━━ Records provided

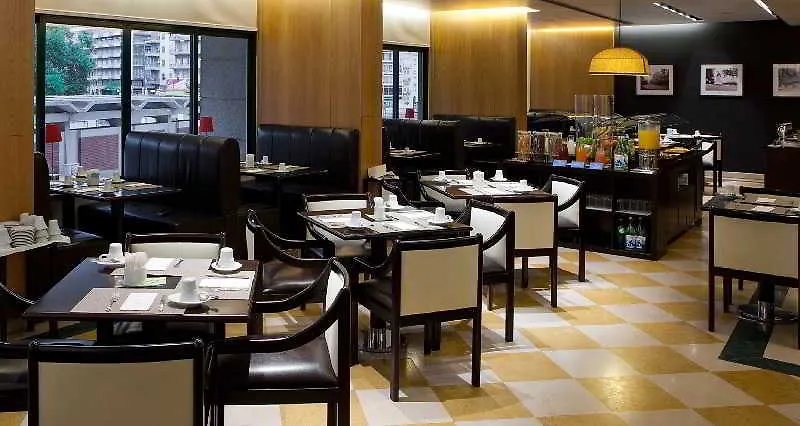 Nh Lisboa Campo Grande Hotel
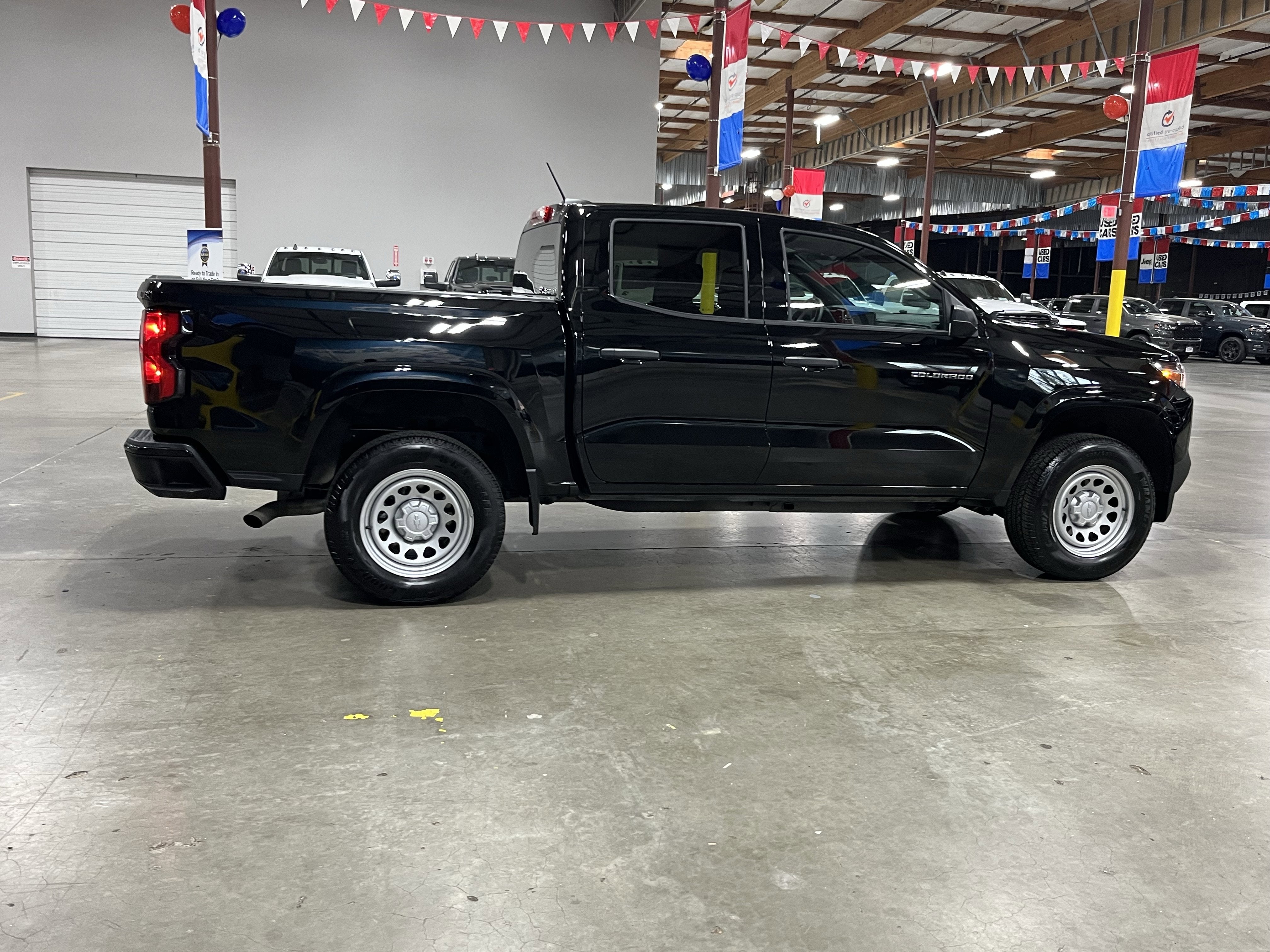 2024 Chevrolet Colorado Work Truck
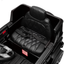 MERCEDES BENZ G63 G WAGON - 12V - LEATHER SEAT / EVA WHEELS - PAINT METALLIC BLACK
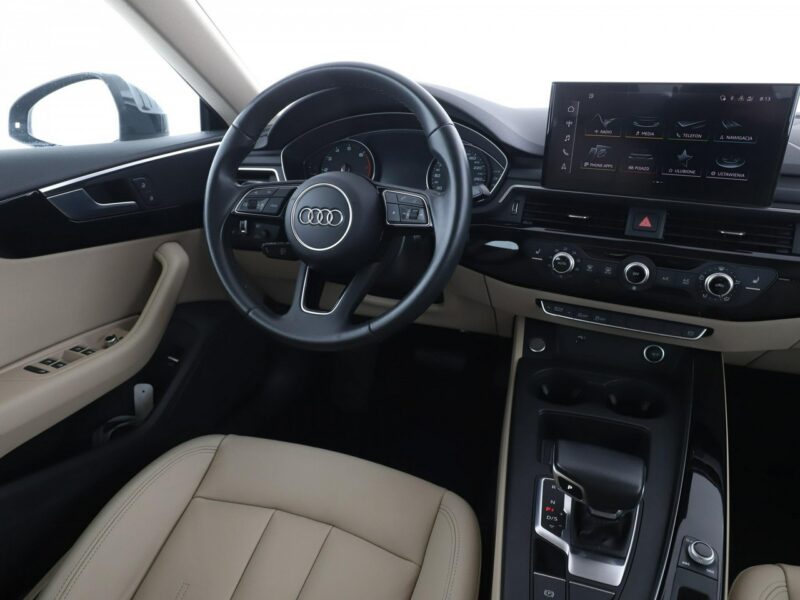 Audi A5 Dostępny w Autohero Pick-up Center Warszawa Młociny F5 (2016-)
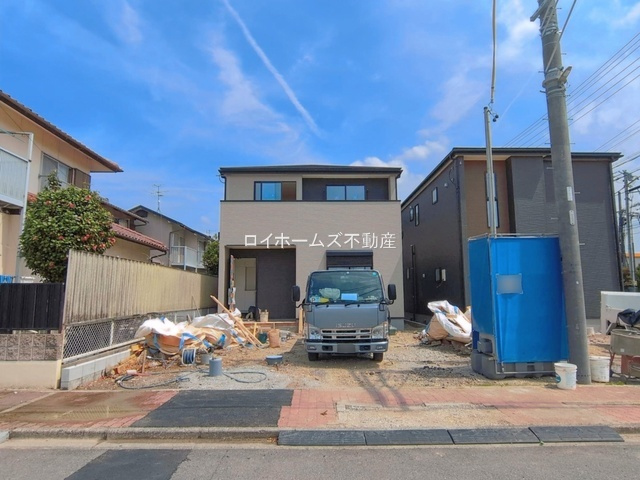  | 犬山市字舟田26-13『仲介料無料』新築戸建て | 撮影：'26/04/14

━━━━

Work item> Repeat every record above exactly, but drop the pictures.

Task response>
 Nh Lisboa Campo Grande Hotel
 2024 Chevrolet Colorado Work Truck
 MERCEDES BENZ G63 G WAGON - 12V - LEATHER SEAT / EVA WHEELS - PAINT METALLIC BLACK
 Audi A5 Dostępny w Autohero Pick-up Center Warszawa Młociny F5 (2016-)
  | 犬山市字舟田26-13『仲介料無料』新築戸建て | 撮影：'26/04/14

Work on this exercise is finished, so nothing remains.